Le rapport et le dossier de presse sont émaillés d’exemples du travail bien fait : personnes indûment fichées, caméras indiscrètes ou annotations illégales dans des fichiers. Preuves que la Cnil est bien l’autorité en charge de surveiller ceux qui surveillent. Et que ceux qui voudraient la voir disparaître — suggestion faite à deux reprises cette année par la commission Balladur et par «les mouvements alternatifs» qui avaient envahi les lieux en décembre — ont bien tort.

Mais l’autorité indépendante ne peut guère masquer son insuffisance. De moyens, qu’elle ne cesse de réclamer. Et de pouvoirs, depuis que le législateur a substitué l’avis conforme (contraignant) à l’avis simple (laissant toute latitude à l’État) en matière de fichiers publics. Un cas récent, le passeport biométrique, démontre toute l’impuissance de la Cnil. Aucun cas n’a été fait de ses recommandations de limiter à deux les empreintes digitales (au lieu de huit), d’éviter une « conservation dans une base centrale des images numérisées du visage et des empreintes digitales », jugée «disproportionnée», et d’en passer par la loi et par un «vaste débat public» pour des questions aussi importantes. Pire, son avis, qui aurait dû être publié avec le décret du Conseil d’État, a été malencontreusement «oublié» par le secrétariat du gouvernement et mis en ligne une bonne semaine plus tard, vacances obligent, sur le site de la Cnil.

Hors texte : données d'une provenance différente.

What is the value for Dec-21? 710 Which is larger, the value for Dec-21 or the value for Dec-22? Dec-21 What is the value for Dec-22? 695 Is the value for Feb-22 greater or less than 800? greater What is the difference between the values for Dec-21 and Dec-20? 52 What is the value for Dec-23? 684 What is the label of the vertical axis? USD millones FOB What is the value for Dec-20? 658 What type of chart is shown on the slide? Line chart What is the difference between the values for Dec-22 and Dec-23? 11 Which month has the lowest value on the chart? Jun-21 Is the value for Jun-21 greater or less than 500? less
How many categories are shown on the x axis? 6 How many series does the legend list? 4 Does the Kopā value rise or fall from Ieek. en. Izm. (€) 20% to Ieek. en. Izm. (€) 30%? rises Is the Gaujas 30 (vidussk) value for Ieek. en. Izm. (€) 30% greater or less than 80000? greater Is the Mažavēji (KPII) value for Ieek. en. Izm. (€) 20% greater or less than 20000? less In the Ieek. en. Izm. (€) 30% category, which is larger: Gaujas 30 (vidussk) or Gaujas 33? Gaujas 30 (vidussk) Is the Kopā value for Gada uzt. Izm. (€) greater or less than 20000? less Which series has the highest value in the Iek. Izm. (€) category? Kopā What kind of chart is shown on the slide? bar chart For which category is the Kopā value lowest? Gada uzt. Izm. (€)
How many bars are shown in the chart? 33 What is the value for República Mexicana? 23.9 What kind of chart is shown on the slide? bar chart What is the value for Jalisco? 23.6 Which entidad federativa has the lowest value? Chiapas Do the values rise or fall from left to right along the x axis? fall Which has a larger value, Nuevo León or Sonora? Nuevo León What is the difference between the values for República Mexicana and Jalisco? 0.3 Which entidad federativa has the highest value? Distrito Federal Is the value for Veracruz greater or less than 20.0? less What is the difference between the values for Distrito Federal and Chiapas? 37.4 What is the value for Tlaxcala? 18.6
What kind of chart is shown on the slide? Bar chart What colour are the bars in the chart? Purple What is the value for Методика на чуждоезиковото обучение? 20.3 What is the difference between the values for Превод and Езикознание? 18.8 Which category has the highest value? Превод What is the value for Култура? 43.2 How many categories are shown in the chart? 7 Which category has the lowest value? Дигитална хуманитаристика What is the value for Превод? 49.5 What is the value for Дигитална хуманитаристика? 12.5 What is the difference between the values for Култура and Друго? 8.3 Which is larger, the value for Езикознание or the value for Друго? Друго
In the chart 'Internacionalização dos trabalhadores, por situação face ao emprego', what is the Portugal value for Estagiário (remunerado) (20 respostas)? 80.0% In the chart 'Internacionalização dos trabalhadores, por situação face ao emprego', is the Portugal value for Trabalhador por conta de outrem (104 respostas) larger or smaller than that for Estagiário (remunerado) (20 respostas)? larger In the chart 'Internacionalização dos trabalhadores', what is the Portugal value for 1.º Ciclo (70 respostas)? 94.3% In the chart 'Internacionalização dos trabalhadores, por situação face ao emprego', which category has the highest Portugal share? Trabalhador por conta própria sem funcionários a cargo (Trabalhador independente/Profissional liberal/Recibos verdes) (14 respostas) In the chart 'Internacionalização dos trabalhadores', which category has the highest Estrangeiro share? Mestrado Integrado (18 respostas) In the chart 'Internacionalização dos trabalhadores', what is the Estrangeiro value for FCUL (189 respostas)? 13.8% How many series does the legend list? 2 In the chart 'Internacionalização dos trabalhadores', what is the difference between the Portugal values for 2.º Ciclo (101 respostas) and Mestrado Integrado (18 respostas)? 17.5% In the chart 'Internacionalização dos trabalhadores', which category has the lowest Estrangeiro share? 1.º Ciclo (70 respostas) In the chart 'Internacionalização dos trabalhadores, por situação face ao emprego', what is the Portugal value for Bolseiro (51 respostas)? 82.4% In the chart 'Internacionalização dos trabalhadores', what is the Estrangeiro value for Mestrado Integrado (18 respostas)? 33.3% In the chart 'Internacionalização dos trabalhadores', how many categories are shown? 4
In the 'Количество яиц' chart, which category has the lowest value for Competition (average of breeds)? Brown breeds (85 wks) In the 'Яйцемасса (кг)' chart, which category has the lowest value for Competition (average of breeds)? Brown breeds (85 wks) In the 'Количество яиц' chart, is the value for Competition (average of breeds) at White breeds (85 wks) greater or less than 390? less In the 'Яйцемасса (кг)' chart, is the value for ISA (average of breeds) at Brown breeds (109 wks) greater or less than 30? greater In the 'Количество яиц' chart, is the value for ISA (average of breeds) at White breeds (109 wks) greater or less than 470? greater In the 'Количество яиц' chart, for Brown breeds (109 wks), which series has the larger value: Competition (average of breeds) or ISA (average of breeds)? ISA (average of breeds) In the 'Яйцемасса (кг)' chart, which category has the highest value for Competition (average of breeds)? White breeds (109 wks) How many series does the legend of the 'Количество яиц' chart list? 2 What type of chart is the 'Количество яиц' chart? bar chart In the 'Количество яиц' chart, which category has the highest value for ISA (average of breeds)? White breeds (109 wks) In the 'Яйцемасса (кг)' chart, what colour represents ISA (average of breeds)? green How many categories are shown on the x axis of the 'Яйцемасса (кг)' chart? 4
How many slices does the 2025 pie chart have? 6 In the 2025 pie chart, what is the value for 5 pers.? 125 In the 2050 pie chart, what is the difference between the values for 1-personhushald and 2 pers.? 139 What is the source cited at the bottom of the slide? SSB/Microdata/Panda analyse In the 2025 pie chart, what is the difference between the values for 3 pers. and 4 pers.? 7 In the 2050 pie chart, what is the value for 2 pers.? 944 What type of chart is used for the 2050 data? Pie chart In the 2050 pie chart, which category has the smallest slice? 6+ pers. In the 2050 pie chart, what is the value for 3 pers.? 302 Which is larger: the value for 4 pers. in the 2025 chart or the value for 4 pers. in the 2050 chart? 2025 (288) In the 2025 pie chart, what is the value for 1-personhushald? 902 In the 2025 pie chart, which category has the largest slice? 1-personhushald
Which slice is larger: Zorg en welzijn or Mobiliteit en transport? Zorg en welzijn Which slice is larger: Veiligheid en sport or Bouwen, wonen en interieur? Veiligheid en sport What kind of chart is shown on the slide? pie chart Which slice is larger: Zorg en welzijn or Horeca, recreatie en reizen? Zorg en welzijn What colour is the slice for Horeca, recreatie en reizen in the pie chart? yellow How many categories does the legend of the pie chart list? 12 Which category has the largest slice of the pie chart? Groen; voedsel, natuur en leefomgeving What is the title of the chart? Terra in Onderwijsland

En quête d’influence, la Cnil va même jusqu’à déplorer être «seule à évoquer la protection de la vie privée». « Rares, écrit-elle, sont les associations qui portent ces questions sur le devant de la scène. » C’est gommer un peu vite toutes les alertes des associations de défense des droits de l’homme. Ou des collectifs contre le fichier Base élèves ou contre l’homophobie, qui l’ont récemment obligée à se préoccuper d’un peu plus près de ce qui la regarde.